** begin Provided records **
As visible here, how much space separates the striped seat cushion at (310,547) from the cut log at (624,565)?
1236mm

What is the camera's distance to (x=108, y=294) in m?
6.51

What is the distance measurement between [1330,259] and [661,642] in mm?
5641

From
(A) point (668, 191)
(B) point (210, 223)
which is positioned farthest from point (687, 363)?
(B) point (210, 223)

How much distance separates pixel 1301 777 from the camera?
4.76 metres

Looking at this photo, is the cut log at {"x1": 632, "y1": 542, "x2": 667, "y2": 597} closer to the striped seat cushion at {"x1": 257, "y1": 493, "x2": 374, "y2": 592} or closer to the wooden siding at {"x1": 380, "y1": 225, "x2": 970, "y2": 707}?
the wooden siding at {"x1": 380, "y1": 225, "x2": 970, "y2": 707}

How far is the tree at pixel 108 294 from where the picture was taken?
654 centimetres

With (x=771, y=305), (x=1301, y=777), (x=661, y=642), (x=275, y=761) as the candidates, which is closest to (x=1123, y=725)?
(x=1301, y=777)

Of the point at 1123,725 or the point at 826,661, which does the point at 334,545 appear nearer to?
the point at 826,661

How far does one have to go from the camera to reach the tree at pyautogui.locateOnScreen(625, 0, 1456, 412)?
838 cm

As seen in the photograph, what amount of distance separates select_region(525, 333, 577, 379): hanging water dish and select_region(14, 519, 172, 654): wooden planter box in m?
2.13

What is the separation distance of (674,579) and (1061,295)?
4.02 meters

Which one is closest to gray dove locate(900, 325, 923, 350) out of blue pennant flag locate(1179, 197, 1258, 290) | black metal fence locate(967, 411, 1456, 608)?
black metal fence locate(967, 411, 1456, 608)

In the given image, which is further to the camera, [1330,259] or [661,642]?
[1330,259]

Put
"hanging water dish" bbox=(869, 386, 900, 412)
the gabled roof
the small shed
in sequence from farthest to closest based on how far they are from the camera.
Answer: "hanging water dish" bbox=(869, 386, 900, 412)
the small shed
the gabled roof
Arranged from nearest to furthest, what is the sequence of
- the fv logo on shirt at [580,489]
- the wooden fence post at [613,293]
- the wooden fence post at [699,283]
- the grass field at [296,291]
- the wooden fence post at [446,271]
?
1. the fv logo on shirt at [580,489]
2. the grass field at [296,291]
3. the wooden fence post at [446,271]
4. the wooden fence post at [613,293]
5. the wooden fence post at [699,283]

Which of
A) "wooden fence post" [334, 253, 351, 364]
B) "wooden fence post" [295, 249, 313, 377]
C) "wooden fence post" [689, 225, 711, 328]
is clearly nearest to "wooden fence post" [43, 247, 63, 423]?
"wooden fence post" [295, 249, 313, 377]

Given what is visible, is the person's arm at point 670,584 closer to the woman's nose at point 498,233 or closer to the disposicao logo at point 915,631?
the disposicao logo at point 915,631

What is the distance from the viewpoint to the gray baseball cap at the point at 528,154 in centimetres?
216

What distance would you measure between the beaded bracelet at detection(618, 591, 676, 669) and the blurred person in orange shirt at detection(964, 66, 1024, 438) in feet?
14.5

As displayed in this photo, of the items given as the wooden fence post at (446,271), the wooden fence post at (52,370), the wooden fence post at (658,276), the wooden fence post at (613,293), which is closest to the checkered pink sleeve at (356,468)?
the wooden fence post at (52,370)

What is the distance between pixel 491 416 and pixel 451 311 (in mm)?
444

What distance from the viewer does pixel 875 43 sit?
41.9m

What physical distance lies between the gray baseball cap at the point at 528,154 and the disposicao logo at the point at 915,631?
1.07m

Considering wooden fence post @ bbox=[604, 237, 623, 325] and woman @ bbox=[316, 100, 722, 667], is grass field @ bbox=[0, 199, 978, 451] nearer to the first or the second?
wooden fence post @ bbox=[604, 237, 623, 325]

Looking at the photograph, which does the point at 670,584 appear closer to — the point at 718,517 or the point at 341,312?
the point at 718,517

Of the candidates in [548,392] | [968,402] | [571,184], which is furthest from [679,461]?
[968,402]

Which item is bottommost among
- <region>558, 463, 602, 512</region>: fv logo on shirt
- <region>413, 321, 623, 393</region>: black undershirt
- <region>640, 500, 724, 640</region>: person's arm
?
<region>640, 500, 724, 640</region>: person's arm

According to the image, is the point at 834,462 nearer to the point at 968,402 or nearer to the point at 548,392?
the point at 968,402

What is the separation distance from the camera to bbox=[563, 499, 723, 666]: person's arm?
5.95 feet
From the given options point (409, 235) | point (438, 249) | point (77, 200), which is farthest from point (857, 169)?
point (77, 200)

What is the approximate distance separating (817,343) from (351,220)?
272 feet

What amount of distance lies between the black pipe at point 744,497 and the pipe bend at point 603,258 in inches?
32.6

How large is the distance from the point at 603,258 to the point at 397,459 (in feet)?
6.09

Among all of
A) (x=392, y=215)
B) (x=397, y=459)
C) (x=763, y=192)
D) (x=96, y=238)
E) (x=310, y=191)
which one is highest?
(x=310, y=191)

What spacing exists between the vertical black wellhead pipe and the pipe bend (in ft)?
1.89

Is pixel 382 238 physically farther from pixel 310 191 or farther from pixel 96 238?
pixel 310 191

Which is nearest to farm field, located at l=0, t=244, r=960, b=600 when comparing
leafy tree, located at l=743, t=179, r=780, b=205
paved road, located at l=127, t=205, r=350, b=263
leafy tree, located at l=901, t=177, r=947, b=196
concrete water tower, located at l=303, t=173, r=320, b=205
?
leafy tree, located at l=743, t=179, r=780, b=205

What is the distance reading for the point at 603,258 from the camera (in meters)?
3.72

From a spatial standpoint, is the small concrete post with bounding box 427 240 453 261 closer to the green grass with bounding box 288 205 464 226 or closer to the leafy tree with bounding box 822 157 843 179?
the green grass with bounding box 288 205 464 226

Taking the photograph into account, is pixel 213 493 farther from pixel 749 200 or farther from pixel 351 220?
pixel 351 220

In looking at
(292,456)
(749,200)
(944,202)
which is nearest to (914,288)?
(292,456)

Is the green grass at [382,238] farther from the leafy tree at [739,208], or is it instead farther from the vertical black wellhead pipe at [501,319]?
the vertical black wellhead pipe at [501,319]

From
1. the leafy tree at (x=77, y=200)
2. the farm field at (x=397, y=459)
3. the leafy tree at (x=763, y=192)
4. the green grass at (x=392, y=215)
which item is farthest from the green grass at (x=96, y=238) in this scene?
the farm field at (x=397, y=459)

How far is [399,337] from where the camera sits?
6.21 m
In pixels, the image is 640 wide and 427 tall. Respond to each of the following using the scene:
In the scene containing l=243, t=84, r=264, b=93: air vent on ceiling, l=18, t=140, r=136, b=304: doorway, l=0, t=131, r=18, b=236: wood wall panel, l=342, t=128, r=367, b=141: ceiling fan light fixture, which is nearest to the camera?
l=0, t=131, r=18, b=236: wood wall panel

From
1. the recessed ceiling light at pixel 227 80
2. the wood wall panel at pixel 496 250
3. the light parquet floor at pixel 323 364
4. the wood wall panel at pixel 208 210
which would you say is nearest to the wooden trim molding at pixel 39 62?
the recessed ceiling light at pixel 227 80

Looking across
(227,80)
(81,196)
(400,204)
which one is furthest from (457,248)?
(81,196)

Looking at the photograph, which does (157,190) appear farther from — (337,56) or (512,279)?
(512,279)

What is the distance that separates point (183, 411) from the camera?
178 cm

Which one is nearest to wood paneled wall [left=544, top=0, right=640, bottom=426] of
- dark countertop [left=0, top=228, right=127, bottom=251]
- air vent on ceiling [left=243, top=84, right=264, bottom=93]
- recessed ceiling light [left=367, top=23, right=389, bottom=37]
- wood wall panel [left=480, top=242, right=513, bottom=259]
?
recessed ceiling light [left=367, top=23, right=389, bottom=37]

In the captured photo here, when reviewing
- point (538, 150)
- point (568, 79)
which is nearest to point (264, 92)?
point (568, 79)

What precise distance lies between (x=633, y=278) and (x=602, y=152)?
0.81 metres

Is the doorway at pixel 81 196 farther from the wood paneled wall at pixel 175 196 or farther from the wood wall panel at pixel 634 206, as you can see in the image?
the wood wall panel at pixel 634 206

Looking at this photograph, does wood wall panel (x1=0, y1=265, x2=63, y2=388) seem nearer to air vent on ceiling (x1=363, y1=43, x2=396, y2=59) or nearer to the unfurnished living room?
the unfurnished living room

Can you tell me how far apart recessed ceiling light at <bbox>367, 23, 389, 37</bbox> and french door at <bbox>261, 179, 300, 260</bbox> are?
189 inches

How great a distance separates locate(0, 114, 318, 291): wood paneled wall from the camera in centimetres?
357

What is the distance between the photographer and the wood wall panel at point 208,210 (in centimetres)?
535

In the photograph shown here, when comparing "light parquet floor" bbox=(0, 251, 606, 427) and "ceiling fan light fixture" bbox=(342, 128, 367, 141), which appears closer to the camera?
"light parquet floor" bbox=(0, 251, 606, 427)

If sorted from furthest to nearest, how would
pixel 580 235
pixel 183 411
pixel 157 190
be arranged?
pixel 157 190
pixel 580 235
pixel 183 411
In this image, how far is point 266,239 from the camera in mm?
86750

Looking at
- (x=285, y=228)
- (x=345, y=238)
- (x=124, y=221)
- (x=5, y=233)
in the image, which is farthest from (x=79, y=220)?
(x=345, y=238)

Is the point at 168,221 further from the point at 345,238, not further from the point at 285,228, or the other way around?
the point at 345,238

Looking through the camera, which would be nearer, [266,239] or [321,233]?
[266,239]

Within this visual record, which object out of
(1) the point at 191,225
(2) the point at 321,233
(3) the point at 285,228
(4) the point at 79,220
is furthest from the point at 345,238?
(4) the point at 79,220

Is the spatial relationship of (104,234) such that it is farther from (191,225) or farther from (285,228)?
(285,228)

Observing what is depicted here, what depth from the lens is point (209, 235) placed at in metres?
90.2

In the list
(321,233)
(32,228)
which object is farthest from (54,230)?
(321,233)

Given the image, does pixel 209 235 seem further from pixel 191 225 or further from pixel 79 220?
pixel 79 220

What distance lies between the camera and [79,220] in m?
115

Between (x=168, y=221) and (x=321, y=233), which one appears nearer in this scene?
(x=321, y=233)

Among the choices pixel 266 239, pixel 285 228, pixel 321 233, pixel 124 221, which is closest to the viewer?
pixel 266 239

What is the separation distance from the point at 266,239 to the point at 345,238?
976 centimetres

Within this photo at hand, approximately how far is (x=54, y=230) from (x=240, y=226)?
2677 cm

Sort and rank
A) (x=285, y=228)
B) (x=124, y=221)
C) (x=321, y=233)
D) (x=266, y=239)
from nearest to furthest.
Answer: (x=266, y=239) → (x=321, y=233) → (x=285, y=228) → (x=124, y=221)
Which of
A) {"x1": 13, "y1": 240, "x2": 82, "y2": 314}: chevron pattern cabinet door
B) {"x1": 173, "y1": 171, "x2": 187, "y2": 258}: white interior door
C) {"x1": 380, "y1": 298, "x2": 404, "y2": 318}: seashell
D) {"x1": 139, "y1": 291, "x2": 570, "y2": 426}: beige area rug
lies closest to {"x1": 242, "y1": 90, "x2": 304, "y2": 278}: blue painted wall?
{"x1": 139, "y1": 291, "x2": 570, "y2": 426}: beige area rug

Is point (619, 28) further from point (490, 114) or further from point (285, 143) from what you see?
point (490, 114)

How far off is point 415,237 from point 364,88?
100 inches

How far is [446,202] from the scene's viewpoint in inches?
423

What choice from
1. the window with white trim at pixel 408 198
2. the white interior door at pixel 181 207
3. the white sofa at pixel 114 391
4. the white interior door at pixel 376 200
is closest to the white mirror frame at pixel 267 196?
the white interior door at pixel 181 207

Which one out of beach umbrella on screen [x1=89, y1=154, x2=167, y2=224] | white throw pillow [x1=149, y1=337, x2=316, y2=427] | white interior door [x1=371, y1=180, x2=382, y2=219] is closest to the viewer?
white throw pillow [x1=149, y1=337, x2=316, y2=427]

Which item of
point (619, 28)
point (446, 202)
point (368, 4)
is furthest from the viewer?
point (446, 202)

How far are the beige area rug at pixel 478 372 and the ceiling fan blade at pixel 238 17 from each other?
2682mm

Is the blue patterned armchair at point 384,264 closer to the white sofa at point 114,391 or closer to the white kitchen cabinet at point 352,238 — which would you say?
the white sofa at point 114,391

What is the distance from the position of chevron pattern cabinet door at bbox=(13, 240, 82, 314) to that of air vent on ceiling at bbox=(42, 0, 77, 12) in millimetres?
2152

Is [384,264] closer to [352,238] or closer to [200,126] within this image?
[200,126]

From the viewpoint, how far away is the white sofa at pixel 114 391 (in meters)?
** end Provided records **
## What this task involves
Starting at the line containing "Which item of" and continuing to the final line of the entries, place each line into a Markdown table with the columns Row and Line, omitting blank lines.

## Final answer
| Row | Line |
|---|---|
| 1 | Which item of |
| 2 | point (619, 28) |
| 3 | point (446, 202) |
| 4 | point (368, 4) |
| 5 | is furthest from the viewer? |
| 6 | point (446, 202) |
| 7 | How far are the beige area rug at pixel 478 372 and the ceiling fan blade at pixel 238 17 from each other? |
| 8 | 2682mm |
| 9 | Is the blue patterned armchair at point 384,264 closer to the white sofa at point 114,391 or closer to the white kitchen cabinet at point 352,238 — which would you say? |
| 10 | the white sofa at point 114,391 |
| 11 | What is the distance from the position of chevron pattern cabinet door at bbox=(13, 240, 82, 314) to that of air vent on ceiling at bbox=(42, 0, 77, 12) in millimetres? |
| 12 | 2152 |
| 13 | Is [384,264] closer to [352,238] or closer to [200,126] within this image? |
| 14 | [200,126] |
| 15 | From the viewpoint, how far away is the white sofa at pixel 114 391 (in meters)? |